Six parallel thematic sessions followed on the themes of: Amazonia, Biodiversity and Sustainable Development; The Medical Challenge of Old Age; Science Diplomacy; Sustainable Planted Forests; Applying Ocean Sciences and Knowledge for Societal Benefit: Demands after Rio+20 and; The Role of Higher Education in Building a Critical Mass for Global Sustainability.

The World Science Forum got under way in Rio de Janeiro (Brazil) at 6 pm on 24 November with an official opening ceremony. First to speak was His Excellency Michel Temer, Vice- President of the Federative Republic of Brazil. He was followed by UNESCO Director-General Irina Bokova, Jacob Palis, President of the Brazilian Academy of Science, József Pálinkás, President of the Hungarian Academy of Science and Gordon McBean, President-Elect of the International Council for Science (ICSU).

The theme of this year’s forum is Science for Global Sustainable Development. In her opening address, Ms Bokova observed that ‘this science forum occurs at a moment when countries are accelerating towards the Millennium Development Goals and Education for All by 2015, when the international community is shaping a new sustainable development agenda to follow. The new agenda must make the most of development multipliers, cross-cutting accelerators of sustainability and this is where science comes into the picture, along with science diplomacy. Climate change, loss of biodiversity or water pollution cannot be kept outside national borders’, she said. ‘Humanity shares a single destiny – we must act with single determination to craft the future we want for all’.

The Director-General called for ‘more integrated science – transdisciplinary, drawing on the full range of scientific, traditional and indigenous knowledge, including the social and human sciences. We need more connected science’, she said, ‘science that is linked to policy-making, that responds to the needs and aspirations of societies’.

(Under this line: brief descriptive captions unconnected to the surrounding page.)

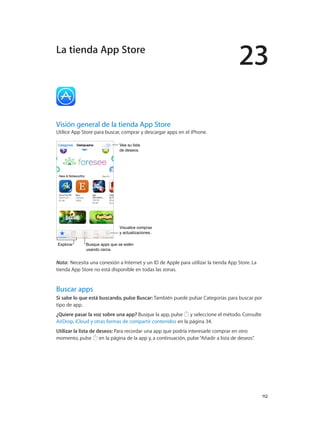 23
		 112
Visión general de la tienda App Store
Utilice App Store para buscar, comprar y descargar apps en el iPhone.
Visualice compras
y actualizaciones.
Visualice compras
y actualizaciones.
ExplorarExplorar Busque apps que se estén
usando cerca.
Busque apps que se estén
usando cerca.
Vea su lista
de deseos.
Vea su lista
de deseos.
Nota:  Necesita una conexión a Internet y un ID de Apple para utilizar la tienda App Store. La
tienda App Store no está disponible en todas las zonas.
Buscar apps
Si sabe lo que está buscando, pulse Buscar: También puede pulsar Categorías para buscar por
tipo de app.
¿Quiere pasar la voz sobre una app? Busque la app, pulse y seleccione el método. Consulte
AirDrop, iCloud y otras formas de compartir contenidos en la página 34.
Utilizar la lista de deseos: Para recordar una app que podría interesarle comprar en otro
momento, pulse en la página de la app y, a continuación, pulse“Añadir a lista de deseos”.
La tienda App Store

Immediately after the opening ceremony, Ms Bokova awarded two UNESCO prizes, namely the Kalinga Prize for the Popularization of Science (AR, CH, EN, FR, SP) and the Sultan Qaboos Prize for Environmental Preservation (AR, EN, FR, SP).

The biennial World Science Forum was established after the World Conference on Science (1999), which had been organized by UNESCO and the International Council for Science in Budapest, Hungary. From 2003 to 2011, the World Science Forum was held in the capital of Hungary but every second forum will now be hosted by another country. Brazil is the first country outside Europe to host the forum.